§ **Page excerpt**
+-------+

There was no place for me other than Cinema
There was no place for me other than Cinema
Chennais date with TED unfolded like a dream. A packed house that lapped up motivational speeches, anecdotes and a dash of humour showed that people are open to the idea of sitting down and being inspired, finds Prashanti Ganesh

She has over 65 movies to her credit, has won the Tamil Nadu State Film Award Special Prize for her film Namma Ooru Poovathaa and has appeared in some of Tamil cinema’s most popular films, including Rickshaw Mama, Guru Sishyan and Thevarmagan. But actor Gauthami says she didn’t plan any of it. Speaking at TEDx Chennai, the actor revealed how she passed out the first time she heard her director say the word ‘action’!

“I couldn’t take the heat. I was too delicate and pampered,” she said, recalling how when she earned herself a seat in an engineering college and had the rest of her life planned out.

“I wanted to pursue an MBA and specialise in International Business and Finance,” she said. But when she got the offer to do a cameo in a film, her life took a turn she’d never imagined. “The decision was mine,” she said, remembering how her mother advised her to explore the new opportunity that was given to her. If not for anything else, at least so that she wouldn’t have had any regrets later in life.

+-------+

§ **Data segment**

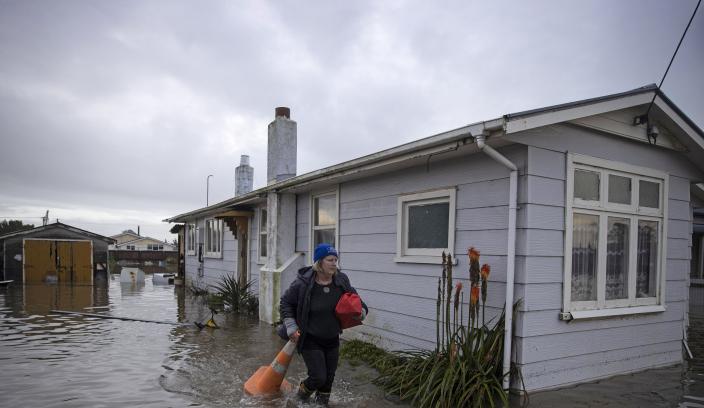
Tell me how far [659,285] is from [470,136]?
3695 mm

+-------+

§ **What is expected**
Return the passage of the article on Gauthami's TEDx Chennai talk from "She has over" to "the word ‘action’!", copied word for word.

§ **Result of this task**
She has over 65 movies to her credit, has won the Tamil Nadu State Film Award Special Prize for her film Namma Ooru Poovathaa and has appeared in some of Tamil cinema’s most popular films, including Rickshaw Mama, Guru Sishyan and Thevarmagan. But actor Gauthami says she didn’t plan any of it. Speaking at TEDx Chennai, the actor revealed how she passed out the first time she heard her director say the word ‘action’!